Every sin thus grieves God. Sin is a turning away from everything that God created us to be, from God’s intention in creation and from God’s vision for us as individuals and as a race. Small wonder that God wiped the slate clean in Genesis 6.
The Lord saw how great man’s wickedness on the earth had become, and that every inclination of the thoughts of his heart was only evil all the time. The Lord was grieved that he had made man on the earth, and his heart was filled with pain. So the Lord said, ‘I will wipe mankind, whom I have created, from the face of the earth… because I am grieved that I have made them’. (Genesis 6:5-7)
The Flood is surely an act of rage, of divine wrath against humanity. Wiping out almost the entire human race should not be trivialised.
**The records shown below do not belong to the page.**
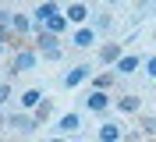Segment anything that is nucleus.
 I'll return each mask as SVG.
<instances>
[{
    "mask_svg": "<svg viewBox=\"0 0 156 142\" xmlns=\"http://www.w3.org/2000/svg\"><path fill=\"white\" fill-rule=\"evenodd\" d=\"M39 50H43V53H57V36H53V32H46V28H39Z\"/></svg>",
    "mask_w": 156,
    "mask_h": 142,
    "instance_id": "423d86ee",
    "label": "nucleus"
},
{
    "mask_svg": "<svg viewBox=\"0 0 156 142\" xmlns=\"http://www.w3.org/2000/svg\"><path fill=\"white\" fill-rule=\"evenodd\" d=\"M46 117H50V103H46V100H43V103L36 107V121L43 124V121H46Z\"/></svg>",
    "mask_w": 156,
    "mask_h": 142,
    "instance_id": "a211bd4d",
    "label": "nucleus"
},
{
    "mask_svg": "<svg viewBox=\"0 0 156 142\" xmlns=\"http://www.w3.org/2000/svg\"><path fill=\"white\" fill-rule=\"evenodd\" d=\"M89 75H92V71H89L85 64H78V67H71L68 75H64V85H68V89H75V85H82V82H85Z\"/></svg>",
    "mask_w": 156,
    "mask_h": 142,
    "instance_id": "7ed1b4c3",
    "label": "nucleus"
},
{
    "mask_svg": "<svg viewBox=\"0 0 156 142\" xmlns=\"http://www.w3.org/2000/svg\"><path fill=\"white\" fill-rule=\"evenodd\" d=\"M39 103H43V93H39V89H29V93L21 96V107H29V110H36Z\"/></svg>",
    "mask_w": 156,
    "mask_h": 142,
    "instance_id": "ddd939ff",
    "label": "nucleus"
},
{
    "mask_svg": "<svg viewBox=\"0 0 156 142\" xmlns=\"http://www.w3.org/2000/svg\"><path fill=\"white\" fill-rule=\"evenodd\" d=\"M135 67H138V57H131V53H128V57H121V60L114 64V75H131Z\"/></svg>",
    "mask_w": 156,
    "mask_h": 142,
    "instance_id": "1a4fd4ad",
    "label": "nucleus"
},
{
    "mask_svg": "<svg viewBox=\"0 0 156 142\" xmlns=\"http://www.w3.org/2000/svg\"><path fill=\"white\" fill-rule=\"evenodd\" d=\"M149 142H156V139H149Z\"/></svg>",
    "mask_w": 156,
    "mask_h": 142,
    "instance_id": "393cba45",
    "label": "nucleus"
},
{
    "mask_svg": "<svg viewBox=\"0 0 156 142\" xmlns=\"http://www.w3.org/2000/svg\"><path fill=\"white\" fill-rule=\"evenodd\" d=\"M146 75L156 78V57H149V60H146Z\"/></svg>",
    "mask_w": 156,
    "mask_h": 142,
    "instance_id": "aec40b11",
    "label": "nucleus"
},
{
    "mask_svg": "<svg viewBox=\"0 0 156 142\" xmlns=\"http://www.w3.org/2000/svg\"><path fill=\"white\" fill-rule=\"evenodd\" d=\"M11 28H14L18 36H25V32H29V18H25V14H11Z\"/></svg>",
    "mask_w": 156,
    "mask_h": 142,
    "instance_id": "2eb2a0df",
    "label": "nucleus"
},
{
    "mask_svg": "<svg viewBox=\"0 0 156 142\" xmlns=\"http://www.w3.org/2000/svg\"><path fill=\"white\" fill-rule=\"evenodd\" d=\"M50 142H64V139H50Z\"/></svg>",
    "mask_w": 156,
    "mask_h": 142,
    "instance_id": "5701e85b",
    "label": "nucleus"
},
{
    "mask_svg": "<svg viewBox=\"0 0 156 142\" xmlns=\"http://www.w3.org/2000/svg\"><path fill=\"white\" fill-rule=\"evenodd\" d=\"M64 28H68V18H64V14H53V18L46 21V32H53V36H57V32H64Z\"/></svg>",
    "mask_w": 156,
    "mask_h": 142,
    "instance_id": "4468645a",
    "label": "nucleus"
},
{
    "mask_svg": "<svg viewBox=\"0 0 156 142\" xmlns=\"http://www.w3.org/2000/svg\"><path fill=\"white\" fill-rule=\"evenodd\" d=\"M57 128L60 132H78V128H82V117H78V114H64L57 121Z\"/></svg>",
    "mask_w": 156,
    "mask_h": 142,
    "instance_id": "9b49d317",
    "label": "nucleus"
},
{
    "mask_svg": "<svg viewBox=\"0 0 156 142\" xmlns=\"http://www.w3.org/2000/svg\"><path fill=\"white\" fill-rule=\"evenodd\" d=\"M149 132H156V117H153V121H149Z\"/></svg>",
    "mask_w": 156,
    "mask_h": 142,
    "instance_id": "4be33fe9",
    "label": "nucleus"
},
{
    "mask_svg": "<svg viewBox=\"0 0 156 142\" xmlns=\"http://www.w3.org/2000/svg\"><path fill=\"white\" fill-rule=\"evenodd\" d=\"M7 32H14V28H11V14L0 11V39H7Z\"/></svg>",
    "mask_w": 156,
    "mask_h": 142,
    "instance_id": "f3484780",
    "label": "nucleus"
},
{
    "mask_svg": "<svg viewBox=\"0 0 156 142\" xmlns=\"http://www.w3.org/2000/svg\"><path fill=\"white\" fill-rule=\"evenodd\" d=\"M64 18H68V21H75V25H78V21H85V18H89V7L75 0V4H71V7L64 11Z\"/></svg>",
    "mask_w": 156,
    "mask_h": 142,
    "instance_id": "6e6552de",
    "label": "nucleus"
},
{
    "mask_svg": "<svg viewBox=\"0 0 156 142\" xmlns=\"http://www.w3.org/2000/svg\"><path fill=\"white\" fill-rule=\"evenodd\" d=\"M92 82H96V89H99V93H103V89H107V85L114 82V75H96V78H92Z\"/></svg>",
    "mask_w": 156,
    "mask_h": 142,
    "instance_id": "6ab92c4d",
    "label": "nucleus"
},
{
    "mask_svg": "<svg viewBox=\"0 0 156 142\" xmlns=\"http://www.w3.org/2000/svg\"><path fill=\"white\" fill-rule=\"evenodd\" d=\"M53 14H60V11H57V4H53V0H46V4H39V7H36V21H39V28L46 25V21L53 18Z\"/></svg>",
    "mask_w": 156,
    "mask_h": 142,
    "instance_id": "39448f33",
    "label": "nucleus"
},
{
    "mask_svg": "<svg viewBox=\"0 0 156 142\" xmlns=\"http://www.w3.org/2000/svg\"><path fill=\"white\" fill-rule=\"evenodd\" d=\"M107 103H110V100H107V93H99V89L85 100V107H89V110H96V114H99V110H107Z\"/></svg>",
    "mask_w": 156,
    "mask_h": 142,
    "instance_id": "f8f14e48",
    "label": "nucleus"
},
{
    "mask_svg": "<svg viewBox=\"0 0 156 142\" xmlns=\"http://www.w3.org/2000/svg\"><path fill=\"white\" fill-rule=\"evenodd\" d=\"M117 107H121L124 114H135V110H138V96H121V103H117Z\"/></svg>",
    "mask_w": 156,
    "mask_h": 142,
    "instance_id": "dca6fc26",
    "label": "nucleus"
},
{
    "mask_svg": "<svg viewBox=\"0 0 156 142\" xmlns=\"http://www.w3.org/2000/svg\"><path fill=\"white\" fill-rule=\"evenodd\" d=\"M107 4H117V0H107Z\"/></svg>",
    "mask_w": 156,
    "mask_h": 142,
    "instance_id": "b1692460",
    "label": "nucleus"
},
{
    "mask_svg": "<svg viewBox=\"0 0 156 142\" xmlns=\"http://www.w3.org/2000/svg\"><path fill=\"white\" fill-rule=\"evenodd\" d=\"M11 128H18L21 135H32L39 128V121L36 117H29V114H14V117H11Z\"/></svg>",
    "mask_w": 156,
    "mask_h": 142,
    "instance_id": "f03ea898",
    "label": "nucleus"
},
{
    "mask_svg": "<svg viewBox=\"0 0 156 142\" xmlns=\"http://www.w3.org/2000/svg\"><path fill=\"white\" fill-rule=\"evenodd\" d=\"M99 142H121V128H117L114 121H107L99 128Z\"/></svg>",
    "mask_w": 156,
    "mask_h": 142,
    "instance_id": "9d476101",
    "label": "nucleus"
},
{
    "mask_svg": "<svg viewBox=\"0 0 156 142\" xmlns=\"http://www.w3.org/2000/svg\"><path fill=\"white\" fill-rule=\"evenodd\" d=\"M71 43H75L78 50H85V46H92V43H96V28H78L75 36H71Z\"/></svg>",
    "mask_w": 156,
    "mask_h": 142,
    "instance_id": "20e7f679",
    "label": "nucleus"
},
{
    "mask_svg": "<svg viewBox=\"0 0 156 142\" xmlns=\"http://www.w3.org/2000/svg\"><path fill=\"white\" fill-rule=\"evenodd\" d=\"M99 60H103V64H117V60H121V46H117V43L99 46Z\"/></svg>",
    "mask_w": 156,
    "mask_h": 142,
    "instance_id": "0eeeda50",
    "label": "nucleus"
},
{
    "mask_svg": "<svg viewBox=\"0 0 156 142\" xmlns=\"http://www.w3.org/2000/svg\"><path fill=\"white\" fill-rule=\"evenodd\" d=\"M7 96H11V89L4 85V89H0V107H4V100H7Z\"/></svg>",
    "mask_w": 156,
    "mask_h": 142,
    "instance_id": "412c9836",
    "label": "nucleus"
},
{
    "mask_svg": "<svg viewBox=\"0 0 156 142\" xmlns=\"http://www.w3.org/2000/svg\"><path fill=\"white\" fill-rule=\"evenodd\" d=\"M36 60H39V57L32 53V50H18V53H14V60H11V71H14V75H18V71H32V67H36Z\"/></svg>",
    "mask_w": 156,
    "mask_h": 142,
    "instance_id": "f257e3e1",
    "label": "nucleus"
},
{
    "mask_svg": "<svg viewBox=\"0 0 156 142\" xmlns=\"http://www.w3.org/2000/svg\"><path fill=\"white\" fill-rule=\"evenodd\" d=\"M0 89H4V85H0Z\"/></svg>",
    "mask_w": 156,
    "mask_h": 142,
    "instance_id": "a878e982",
    "label": "nucleus"
}]
</instances>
And in the pulpit this wrath is often emphasised as God’s reaction to our sin; wrath, which leads to judgement and damnation.
But what is striking in these verses from Genesis 6 is the centrality of grief and pain, rather than anger. This passage, more than most, gives a unique and invaluable glimpse into the inner emotional life of God, as we are told what God felt and thought as God deliberated on the state of humanity. Grief and pain are the two emotions reported. Although God speaks of wiping humanity from the face of the earth, there is no mention of anger, and indeed the writing itself is more grief-wracked than wrathful.
Similarly, our sin elicits in God primarily a grief reaction rather than a rage reaction. When I sin, when you sin, God’s heart breaks. Anger may and sometimes does come later, but the core of God’s response to our sin is sadness, grief, disappointment.
Why? Because God has created us for so much more. God has in mind an image of what we are intended to be of what we could be if we remained in fellowship with God. And it is a glorious, wonderful image! The gap between that image and the reality is enough to break God’s heart.
Sometimes, when I sin, I want to run and hide from God’s anger towards me, and so I avoid him, which of course makes sin easier, which draws me still further away. It is a vicious circle that leads me away from fellowship, and not closer to God.
But if, rather, I think of my sin as grieving God, my motivation for avoiding sin changes. Instead of not sinning out of fear of judgement, I avoid sinning so that I do not grieve the one who I know loves me more than any other. I avoid sinning because my relationship with God is so important and vital. And when I do sin, I don’t hide out of fear, but turn back to God and share God’s grief over my own wretchedness. Grief invites reconciliation, while anger invites avoidance.
Our sin wounds God because we are intimately connected with God, whether or not we believe in God, whether or not we recognise we are connected with God. The connection is a fact that does not care about what we think about God. And that connection is an expression of God’s love for us. Our sin, then, is a violation of that love, a betrayal of God’s love.
Meditation for the Day
Give fresh thought to the topic of sin. Think about sin in your own life. Try to move beyond listing sins, to perceiving the relational aspects of sin. Bring this to God in prayer.
Prayer for the Day
Precious Saviour, forgive me for the many ways in which I break your image, which you have woven into the fabric of my being. Help me, day by day, breath by breath, to be transformed into your likeness.

[1] Brümmer, V. (2005). Atonement, Christology and the Trinity: Making sense of Christian doctrine. Aldershot, UK: Ashgate, p. 49.
Good advice. If we all adopt this as a modus operandi, the world will be a sweeter place.